Today marks the eighth day since Sony shut down it’s PlayStation Network due to an “external intrusion.”
Late yesterday, the news surfaced that users’ personal information had been compromised during the attack. This announcement simply confirmed already existing fears that PS3 users had been talking about since the outage began. Sony was quick to assure users the there is no evidence that credit card numbers were compromised, they didn’t rule out the possibility that it had happened.
We believe that an unauthorized person has obtained the following information that you provided: name, address (city, state/province, zip or postal code), country, email address, birthdate, PlayStation Network/Qriocity password, login, password security answers, and handle/PSN online ID. It is also possible that your profile data may have been obtained, including purchase history and billing address (city, state/province, zip or postal code). If you have authorized a sub-account for your dependent, the same data with respect to your dependent may have been obtained. If you have provided your credit card data through PlayStation Network or Qriocity, it is possible that your credit card number (excluding security code) and expiration date may also have been obtained.

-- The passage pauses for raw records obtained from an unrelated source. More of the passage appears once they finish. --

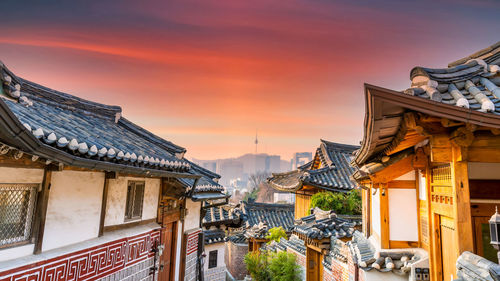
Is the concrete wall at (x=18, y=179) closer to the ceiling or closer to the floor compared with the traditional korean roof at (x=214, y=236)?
closer to the ceiling

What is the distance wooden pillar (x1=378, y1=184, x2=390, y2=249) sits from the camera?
691 cm

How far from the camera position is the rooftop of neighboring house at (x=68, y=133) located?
335 cm

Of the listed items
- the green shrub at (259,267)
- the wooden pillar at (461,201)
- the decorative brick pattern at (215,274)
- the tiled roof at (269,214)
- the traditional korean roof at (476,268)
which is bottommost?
the decorative brick pattern at (215,274)

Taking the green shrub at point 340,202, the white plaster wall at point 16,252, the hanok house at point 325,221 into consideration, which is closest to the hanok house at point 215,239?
the hanok house at point 325,221

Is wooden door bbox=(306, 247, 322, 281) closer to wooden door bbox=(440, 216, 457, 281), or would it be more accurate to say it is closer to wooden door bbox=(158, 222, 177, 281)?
wooden door bbox=(158, 222, 177, 281)

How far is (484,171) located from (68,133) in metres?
6.77

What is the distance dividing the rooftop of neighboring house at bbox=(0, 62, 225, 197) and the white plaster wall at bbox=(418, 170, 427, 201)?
5.18m

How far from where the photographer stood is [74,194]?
5.24m

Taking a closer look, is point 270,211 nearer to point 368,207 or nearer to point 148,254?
point 368,207

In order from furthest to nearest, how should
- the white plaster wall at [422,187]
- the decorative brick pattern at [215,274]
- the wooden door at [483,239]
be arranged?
the decorative brick pattern at [215,274], the white plaster wall at [422,187], the wooden door at [483,239]

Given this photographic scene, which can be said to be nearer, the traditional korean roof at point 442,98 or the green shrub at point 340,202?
the traditional korean roof at point 442,98

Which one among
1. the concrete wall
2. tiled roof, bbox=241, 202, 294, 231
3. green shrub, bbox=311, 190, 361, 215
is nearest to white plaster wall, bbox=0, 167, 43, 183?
the concrete wall

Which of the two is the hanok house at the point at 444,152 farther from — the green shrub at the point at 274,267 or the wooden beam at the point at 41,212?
the green shrub at the point at 274,267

The latest update on the PlayStation Blog says that the network was shut down for “forensic analysis” once the breach was discovered and that they only came clean about the information theft yesterday because they didn’t understand the scope until yesterday.
I wanted to take this opportunity to clarify a point and answer one of the most frequently asked questions today.
There’s a difference in timing between when we identified there was an intrusion and when we learned of consumers’ data being compromised. We learned there was an intrusion April 19th and subsequently shut the services down. We then brought in outside experts to help us learn how the intrusion occurred and to conduct an investigation to determine the nature and scope of the incident. It was necessary to conduct several days of forensic analysis, and it took our experts until yesterday to understand the scope of the breach. We then shared that information with our consumers and announced it publicly this afternoon.
For those who were looking there’s also an FAQ with some more frequently asked questions
Thank you for your continued patience and support.
The Playstation EU blog adds this tidbit:
Update: Due to ongoing work to bring PSN back online there will be no scheduled content publish this week for PlayStation Store or PS Home. We will resume our scheduled publishing as we bring services online again.
The above link to the FAQ page provides some new info, but very little. There is still no definite timetable for when the PSN is set to go back online. Sony says that they will keep the PSN down to “verify smooth operation” when “security concerns are addressed.”
FAQ #16 mirrors a topic that has been debated thoroughly in our comments, “I Want My Money Back.” Sony says that once services are restored they will “assess the correct course of action.”
The fact that it took a whole week for Sony to announce that user info was compromised has to incense the PS3 community. The fact that that admission is the most transparent, detailed statement to come from Sony in over a week must incense them even more.